## Task objective
Your copy should hold only the lines from the one with "regional: Channel of" to the one with "visible spectrum by a dog and a human", both included, each exactly as it stands below, with no pictures.

## Information shown
--------------------------------

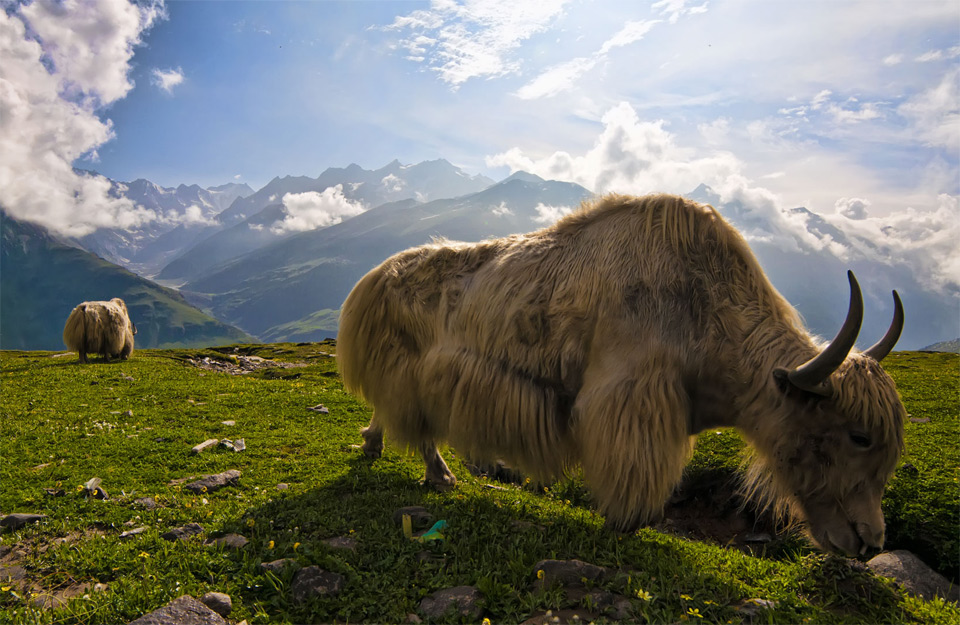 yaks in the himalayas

--------------------------------

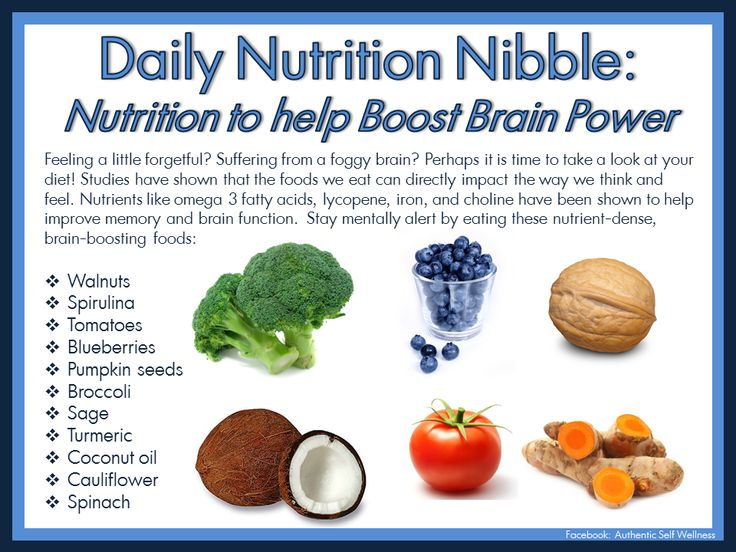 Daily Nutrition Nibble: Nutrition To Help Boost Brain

--------------------------------

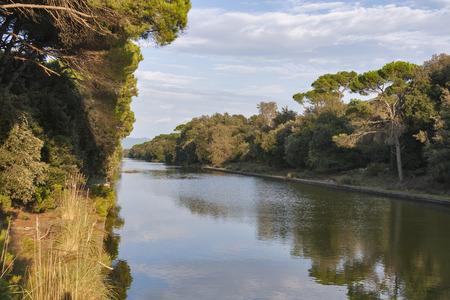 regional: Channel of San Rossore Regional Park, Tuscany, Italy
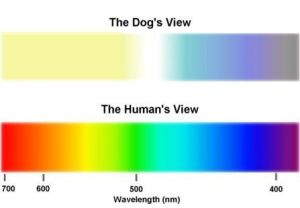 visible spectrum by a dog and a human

--------------------------------

## Answer section
 regional: Channel of San Rossore Regional Park, Tuscany, Italy
 visible spectrum by a dog and a human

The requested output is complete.